Accuser of our Brethren

In his brief description of the war in heaven the apostle John wrote how the Satan was “cast into the earth, and his angels were cast out with him.”  He then recorded this, “Now is come salvation, and strength, and the kingdom of our God, and the power of his Christ: for the accuser of our brethren is cast down, which accused them before our God day and night” (Revelation 12:9-10).  This is an interesting description of what Satan did in the pre-mortal world: he accused the righteous before God.  This seems to confirm the idea that the “war” was likely more of a war of words and ideas than a physical battle like we would imagine a war on earth.  Satan, like he does here, fought the war by seeking to persuade us to reject the plan of the Father. 

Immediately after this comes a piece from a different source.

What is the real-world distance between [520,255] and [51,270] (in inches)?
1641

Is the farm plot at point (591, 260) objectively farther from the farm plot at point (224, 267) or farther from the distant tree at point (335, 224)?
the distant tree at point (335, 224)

               So in what ways might he have tried to accuse the righteous in the premortal world?  It’s likely that he argued against the fact that the Father’s plan was “risky” in the sense that some would be lost.  He suggested to the Father his plan saying, “Here am I, send me, I will be thy son, and I will redeem all mankind, that one soul shall not be lost” (Moses 4:1).  He seems to have been attacking the plan of the Father because it did not force all to be redeemed and saved, and I imagine that he accused the proponents of the Father’s plan of not caring about others.  Just like some accuse the Church today of hatred against certain groups of people who violate God’s laws and suggest there are negative consequences for their choices, in that premortal sphere he may have suggested that the followers of the plan of the Father did not love everyone.  Another way in which Satan may have accused others is by attacked the prominent figures of the plan, namely Christ and Michael.  He likely suggested that Christ was unable to perform the difficult mission the Father had conferred upon Him to take upon him the sins of the world.  In the same way that leaders of the Church are constantly attacked because of supposed sins or character flaws, perhaps he tried to instill in us a sense of fear about whether Christ could accomplish His saving mission.  The Lord responded to this kind of accusation in our dispensation when the Prophet Joseph was in Liberty Jail: “Cursed are all those that shall lift up the heel against mine anointed, saith the Lord, and cry they have sinned when they have not sinned before me, saith the Lord, but have done that which was meet in mine eyes, and which I commanded them” (D&C 121:16).  And to Lucifer’s accusations against Jehovah and perhaps some of the other “noble and great ones” in that premortal realm, the Father did indeed curse him by casting him out for good (Abraham 3:22). 

               In the verse following the one which labels Satan as the “accuser of our brethren,” we have the key to how we can withstand that kind of persecution and pressure: “For they have overcome him by the blood of the Lamb, and by the word of their testimony” (JST Revelation 12:11).  We escaped then by our testimony of the Savior and His atonement, and that’s how we can come away unscathed from the accusations against the Church and its leaders and the gospel path.  We don’t return “railing for railing” but rather seek to be “humble and penitent before God,” trusting as we did then in Christ’s power to save us (3 Nephi 6:13).